Rio de Janeiro (AFP) – Russian swimmers Vladimir Morozov and Nikita Lobintsev on Saturday launched the first challenge against International Olympic Committee sanctions excluding them from the Rio Olympics.
The Court of Arbitration for Sport (CAS) will hold emergency sessions in Rio this week to decide on the appeals before the Games start on Friday.
The move by the two Olympic medal winners was announced as the International Olympic Committee held two days of talks on fallout from the Russia doping crisis.
Morozov, 24, and Lobintsev, 27, have called on CAS to declare “invalid and unenforceable” an IOC order for federations to exclude athletes implicated in an investigation on Russia’s state-run doping system.
They were among seven Russians banned by the International Swimming Federation (FINA) last week after the order.
A report by Canadian lawyer Richard McLaren for the World Anti-Doping Agency (WADA) said Russia’s doping had been organised by the sports ministry and aided by the Russian secret service at the 2014 Sochi Winter Olympics.
Rejecting calls for a blanket ban on Russia, the IOC decided on July 24 that individual sports federations should investigate athletes implicated in the report and decide who should be excluded.

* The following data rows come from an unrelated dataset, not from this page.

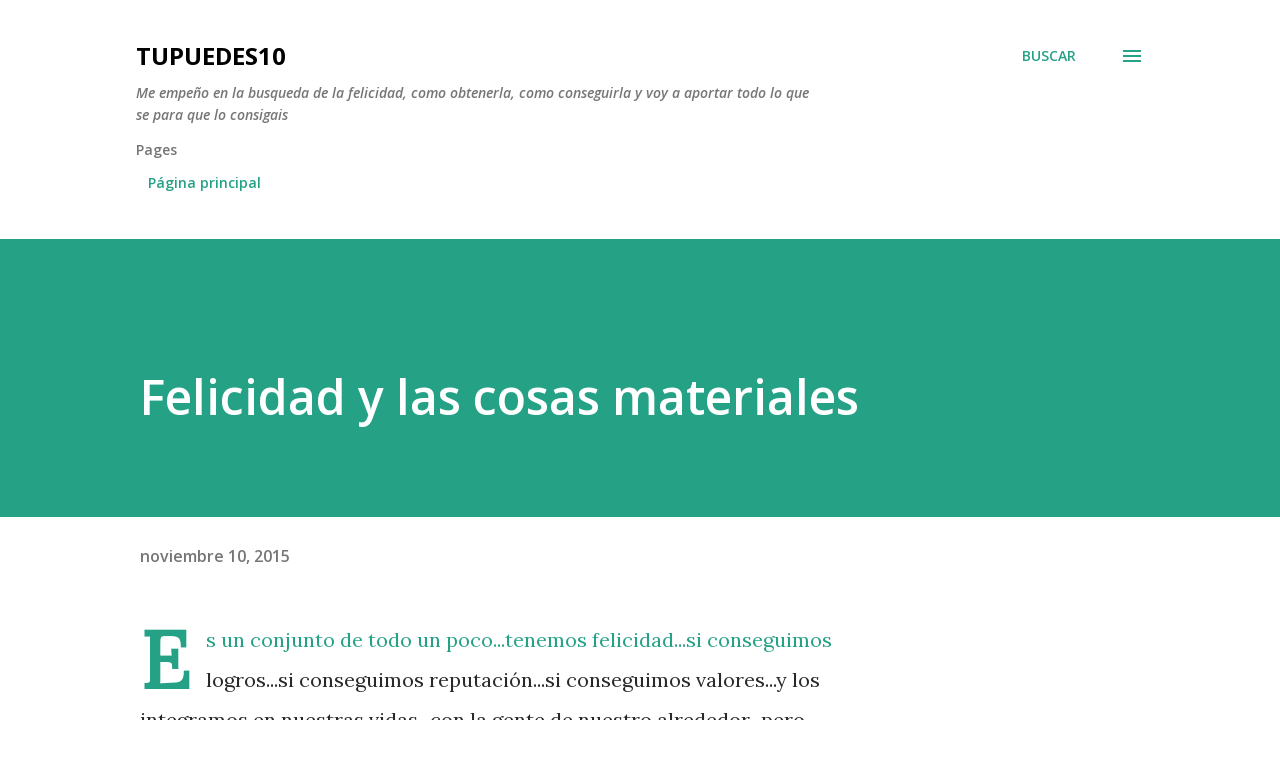

--- FILE ---
content_type: text/html; charset=utf-8
request_url: https://www.google.com/recaptcha/api2/aframe
body_size: 268
content:
<!DOCTYPE HTML><html><head><meta http-equiv="content-type" content="text/html; charset=UTF-8"></head><body><script nonce="1Fyy9tzWeECD65ZMXeP12g">/** Anti-fraud and anti-abuse applications only. See google.com/recaptcha */ try{var clients={'sodar':'https://pagead2.googlesyndication.com/pagead/sodar?'};window.addEventListener("message",function(a){try{if(a.source===window.parent){var b=JSON.parse(a.data);var c=clients[b['id']];if(c){var d=document.createElement('img');d.src=c+b['params']+'&rc='+(localStorage.getItem("rc::a")?sessionStorage.getItem("rc::b"):"");window.document.body.appendChild(d);sessionStorage.setItem("rc::e",parseInt(sessionStorage.getItem("rc::e")||0)+1);localStorage.setItem("rc::h",'1769007903638');}}}catch(b){}});window.parent.postMessage("_grecaptcha_ready", "*");}catch(b){}</script></body></html>

--- FILE ---
content_type: text/plain
request_url: https://www.google-analytics.com/j/collect?v=1&_v=j102&a=1054383905&t=pageview&_s=1&dl=https%3A%2F%2Fwww.tupuedes10.com%2F2015%2F11%2Ffelicidad-y-las-cosas-materiales.html&ul=en-us%40posix&dt=Felicidad%20y%20las%20cosas%20materiales&sr=1280x720&vp=1280x720&_u=IEBAAEABAAAAACAAI~&jid=1994610859&gjid=2118503788&cid=1005841298.1769007901&tid=UA-68576684-1&_gid=366641016.1769007901&_r=1&_slc=1&z=1165550893
body_size: -451
content:
2,cG-HBZ3NXH35S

So far at least 117 individuals from the 387 that the Russian Olympic Committee wanted to enter have been excluded.
Russian sports minister Vitaly Mutko said Saturday he expected 266 athletes to compete. Boxing, golf, gymnastics and taekwondo federations have yet to report their decisions.
Morozov, a member of the 4x100m freestyle relay team that took bronze at the 2012 London Games, and Lobintsev, who took silver in the 4x200m freestyle team in Beijing in 2008 and bronze in the 4x100m freestyle in London, have taken their action against the IOC and FINA.
“Both swimmers request CAS to declare the decision of the IOC executive board of July 24 2016 invalid and unenforceable,” said a CAS statement.
“The swimmers also request that the decision of the FINA bureau of July 25 2016, declaring both of them ineligible for the Olympic Games in Rio, be set aside.”
Morozov said in a letter to FINA president Julio Maglione this week that he had never failed a drug test taken by Russian and international experts.
“Throughout the last six years I’ve been drug tested by doping control agencies at my home and at the pool, at least once a month, and sometimes every other day,” he said in the letter published on his Facebook apge.
“I am sure that in a justice-driven system I have full right to take part in the Olympic Games.”
WADA president Craig Reedie, who called for a complete ban on Russian athletes in Rio, is to address the IOC meeting on Sunday.
The CAS has already rejected an appeal made by 67 Russian athletes against a ban ordered by the International Association of Athletics Federations (IAAF) before the IOC sanctions.
Athletics was the first sport touched by the doping controversy.
Russian doping whistleblower Vitaly Stepanov told a Brazilian newspaper that the Rio Olympics “will not be clean” and blasted the IOC for not banning Russia.
Stepanov, who with his 800m runner wife Yuliya Stepanova, gave details of the state-run doping programme to a German documentary released in 2014, said efforts to clean up sport had failed.
“It has always been the case in the Olympics. There has never been a clean Olympics and there is no reason to believe that Rio will be clean,” he told O Estado de Sao Paulo newspaper.
“Unfortunately, doped athletes will be competing,” said the former Russian anti-doping agency (RUSADA) official now living in hiding in the United States with his wife.